I'm not a scholar of law either, but I think it isn't "specific" because there is no specific "copying" or "distributing" of the material.

If they had recorded "x username from y ip address sent 14000kb of file1 in exhibit a to such and such ip address/username" then this would have been sufficient grounds to show "infringement"

Does that make sense?

Anonymous said...

And about bloody time too.

Anonymous said...

If they had recorded "x username from y ip address sent 14000kb of file1 in exhibit a to such and such ip address/username" then this would have been sufficient grounds to show "infringement"

I'd say that that is insufficient evidance to prove copyright infringment.

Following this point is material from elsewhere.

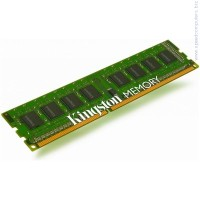 Памет Kingston 8GB DDR3 1600MHz KVR16N11/8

Give me ten mins with a computer and i can prove that the file distributed was mearly an alternate encoding of the bible.

Anonymous said...

I have a question. in none of those exhibits do I find where this person is actually downloading or having the file downloaded. What actual basis does the RIAA have for this case? The fact that you find titles like "Albumart_{string of numbers}" shows that this person had just shared where they extract their CD's to for personal use. The titles of the mp3's all appear to follow a pretty common default setting in Windows Media Player of artist_name_Song_title.mp3. This would lead me to believe that again these are all albums that the defendent owns or has owned in the past and had copied to their library. Correct me if I am wrong but does kazza as a default search your computer for media files to share? Does it not also set itself up to start up at computer bootup? So in all fairness could this computer have done this sharing without the defendants knowledge? There appear to be lots of holes in this case.